Even today where everyone is much more open minded and excepting of the differences people have, there are firm beliefs that there are boys’ toys and girls’ toys, blue for boys and pink for girls. If you look at the card shops, media, adverts, and clothes shop it is very much divided into two sections. Trains and Cars for boys, dolls and dress up for girls. The fact is though that any play with any toy is great for development in children and research shows that those that are ‘allowed’ to play with what ever they like are much more likely to become high achievers than those who are limited in their discovery of toys and diverse activities.
If your little boy wants to play dress up, as mine does, and your little girl wants to play with cars and trucks be open minded about it. Do not think of toys as being gender specific but as age appropriate and developmentally appropriate for your child.

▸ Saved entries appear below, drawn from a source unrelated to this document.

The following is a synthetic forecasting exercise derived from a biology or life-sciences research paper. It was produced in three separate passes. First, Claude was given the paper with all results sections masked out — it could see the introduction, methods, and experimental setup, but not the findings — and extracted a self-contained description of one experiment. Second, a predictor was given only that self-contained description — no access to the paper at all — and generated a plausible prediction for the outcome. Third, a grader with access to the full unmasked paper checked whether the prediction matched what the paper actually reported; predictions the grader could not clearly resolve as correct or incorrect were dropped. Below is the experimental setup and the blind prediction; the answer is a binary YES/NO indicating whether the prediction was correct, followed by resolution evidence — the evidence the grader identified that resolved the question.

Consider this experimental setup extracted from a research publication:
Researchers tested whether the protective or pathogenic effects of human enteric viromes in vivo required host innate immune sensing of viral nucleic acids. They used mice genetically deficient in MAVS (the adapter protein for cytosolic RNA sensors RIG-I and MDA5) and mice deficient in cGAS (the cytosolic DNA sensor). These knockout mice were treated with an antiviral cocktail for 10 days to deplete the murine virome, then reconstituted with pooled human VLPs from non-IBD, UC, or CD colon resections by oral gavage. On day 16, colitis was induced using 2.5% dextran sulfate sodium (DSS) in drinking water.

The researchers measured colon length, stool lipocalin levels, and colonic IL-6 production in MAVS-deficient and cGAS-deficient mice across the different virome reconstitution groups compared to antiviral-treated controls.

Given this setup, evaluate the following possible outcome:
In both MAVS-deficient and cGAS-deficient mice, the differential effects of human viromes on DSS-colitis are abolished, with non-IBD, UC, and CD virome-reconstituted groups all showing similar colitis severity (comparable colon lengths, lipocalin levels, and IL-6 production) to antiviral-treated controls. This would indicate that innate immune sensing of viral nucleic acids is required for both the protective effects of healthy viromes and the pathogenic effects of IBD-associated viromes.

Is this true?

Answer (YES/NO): YES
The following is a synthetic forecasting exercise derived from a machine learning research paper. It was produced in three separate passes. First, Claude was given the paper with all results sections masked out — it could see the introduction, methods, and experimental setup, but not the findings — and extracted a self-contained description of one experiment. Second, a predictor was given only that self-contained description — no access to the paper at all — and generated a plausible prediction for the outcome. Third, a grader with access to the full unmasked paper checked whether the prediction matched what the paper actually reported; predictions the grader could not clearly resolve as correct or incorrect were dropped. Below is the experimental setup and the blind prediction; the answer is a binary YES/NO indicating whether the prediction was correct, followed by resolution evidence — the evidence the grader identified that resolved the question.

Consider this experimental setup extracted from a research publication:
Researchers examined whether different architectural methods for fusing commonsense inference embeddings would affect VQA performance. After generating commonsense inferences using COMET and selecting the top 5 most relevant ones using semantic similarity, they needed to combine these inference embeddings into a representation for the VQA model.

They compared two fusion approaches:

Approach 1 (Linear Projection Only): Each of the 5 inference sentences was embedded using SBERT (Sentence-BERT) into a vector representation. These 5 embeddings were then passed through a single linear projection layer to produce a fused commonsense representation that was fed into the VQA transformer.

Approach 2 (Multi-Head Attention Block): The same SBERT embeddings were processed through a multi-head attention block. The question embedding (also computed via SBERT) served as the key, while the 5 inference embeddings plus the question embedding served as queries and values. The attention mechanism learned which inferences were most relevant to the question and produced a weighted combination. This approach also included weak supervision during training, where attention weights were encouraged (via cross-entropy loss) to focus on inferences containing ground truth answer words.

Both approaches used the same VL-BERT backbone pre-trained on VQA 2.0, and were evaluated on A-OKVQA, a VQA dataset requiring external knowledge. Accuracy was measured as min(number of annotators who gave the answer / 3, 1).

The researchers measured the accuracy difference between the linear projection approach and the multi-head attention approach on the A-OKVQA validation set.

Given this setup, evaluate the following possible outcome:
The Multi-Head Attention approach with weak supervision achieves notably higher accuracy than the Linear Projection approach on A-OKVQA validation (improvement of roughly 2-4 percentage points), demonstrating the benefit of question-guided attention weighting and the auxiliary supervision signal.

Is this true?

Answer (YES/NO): NO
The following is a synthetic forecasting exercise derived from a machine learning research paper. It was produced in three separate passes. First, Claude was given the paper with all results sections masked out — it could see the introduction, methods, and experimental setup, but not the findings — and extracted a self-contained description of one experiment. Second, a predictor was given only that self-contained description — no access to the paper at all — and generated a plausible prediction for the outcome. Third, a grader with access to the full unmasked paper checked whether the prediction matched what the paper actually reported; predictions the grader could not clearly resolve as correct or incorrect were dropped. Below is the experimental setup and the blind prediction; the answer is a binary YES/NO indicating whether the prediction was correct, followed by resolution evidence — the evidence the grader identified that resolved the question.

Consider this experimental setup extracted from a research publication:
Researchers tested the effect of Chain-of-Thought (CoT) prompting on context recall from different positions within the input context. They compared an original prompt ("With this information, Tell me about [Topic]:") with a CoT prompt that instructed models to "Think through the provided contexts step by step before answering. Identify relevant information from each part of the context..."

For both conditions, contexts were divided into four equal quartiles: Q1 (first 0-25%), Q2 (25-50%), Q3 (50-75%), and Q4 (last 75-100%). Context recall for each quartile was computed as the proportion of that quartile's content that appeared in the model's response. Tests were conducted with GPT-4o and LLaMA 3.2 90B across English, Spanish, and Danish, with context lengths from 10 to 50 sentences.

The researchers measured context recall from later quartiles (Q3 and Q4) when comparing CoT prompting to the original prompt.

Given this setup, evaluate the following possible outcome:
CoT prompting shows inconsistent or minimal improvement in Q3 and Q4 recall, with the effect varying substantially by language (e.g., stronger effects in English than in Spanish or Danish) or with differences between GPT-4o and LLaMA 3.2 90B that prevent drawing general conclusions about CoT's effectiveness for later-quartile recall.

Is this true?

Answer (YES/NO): NO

Children need to learn to use their imagination and playing with dolls, kitchens, mini markets will all enhance this along with developing social, emotional and language skills. They offer the opportunity to interact with other people as they play tea parties, or shopping trips and copy those real-life situations that they see you in every day. Toys that are interactive will help them to learn about sharing and playing together. How many of you have a dressing up box? Not just shop bought replica costumes of Disney characters but bits and pieces of Mum and Dad’s clothes that they can dress up in and make believe, it will lead to a whole host of imaginative and fun activities for them as they pretend to be you or some other adult they aspire to. Encouraging play with dolls will teach them about empathy and understanding and introduce the idea of younger siblings or cousins that they may be getting.
Encouraging play with balls, cars, trucks, and toys considered more likely to be favoured by boys will help develop motor, language, and social skills. Children can play for hours with a set of blocks, just building them up and knocking them over again and again, they can use them to make a house or garage, all the time developing their imagination and realising there is no limit to what they can do or think. Our job is to give them the most opportunities possible for them to use their imaginations. Allowing a child to play with any type of toy, if it is safe and age appropriate, will help them grow and increase their creativity and sense of who they are.
It is always hard to encourage relatives and friends to allow you child the freedom to chose and many a grandparent has refused to buy their grandson a doll and their granddaughter a toy tool kit. But if you explain that in the long run allowing them to play with what they desire rather than what you or anyone else thinks is appropriate will make them much more rounded young people and teach them important life skills like compassion and respect. I am sure that any parent or grandparent wants this for their child.